— Exercise prompt —
Please recast the rows below as a JSON list of strings, one string per line and no entries for blank lines, beginning at the line that contains "How much distance" and continuing through the final line of the rows.

━━━ Extracted material ━━━

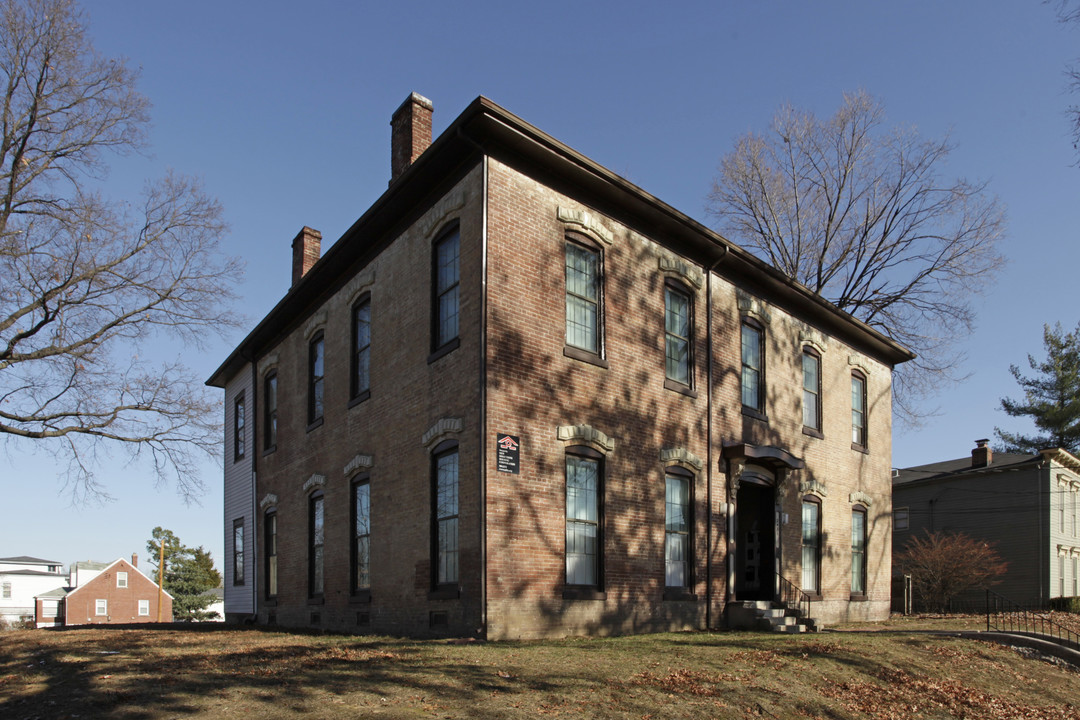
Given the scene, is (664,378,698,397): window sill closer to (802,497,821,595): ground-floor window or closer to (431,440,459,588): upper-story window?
(431,440,459,588): upper-story window

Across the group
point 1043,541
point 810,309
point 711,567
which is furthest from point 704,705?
point 1043,541

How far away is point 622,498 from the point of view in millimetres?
15102

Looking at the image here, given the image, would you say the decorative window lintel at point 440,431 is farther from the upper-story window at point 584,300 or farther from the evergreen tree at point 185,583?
the evergreen tree at point 185,583

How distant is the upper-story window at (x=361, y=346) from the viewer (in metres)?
18.0

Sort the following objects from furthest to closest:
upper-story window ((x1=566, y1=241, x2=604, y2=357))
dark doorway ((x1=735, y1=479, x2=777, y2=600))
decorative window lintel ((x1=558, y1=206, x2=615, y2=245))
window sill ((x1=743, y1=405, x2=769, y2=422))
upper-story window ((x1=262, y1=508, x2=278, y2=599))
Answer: upper-story window ((x1=262, y1=508, x2=278, y2=599)), dark doorway ((x1=735, y1=479, x2=777, y2=600)), window sill ((x1=743, y1=405, x2=769, y2=422)), upper-story window ((x1=566, y1=241, x2=604, y2=357)), decorative window lintel ((x1=558, y1=206, x2=615, y2=245))

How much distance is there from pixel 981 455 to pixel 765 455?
25939mm

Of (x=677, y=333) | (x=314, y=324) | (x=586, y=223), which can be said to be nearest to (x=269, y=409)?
(x=314, y=324)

━━━

— Result of this exercise —
[
  "How much distance is there from pixel 981 455 to pixel 765 455?",
  "25939mm",
  "Of (x=677, y=333) | (x=314, y=324) | (x=586, y=223), which can be said to be nearest to (x=269, y=409)?",
  "(x=314, y=324)"
]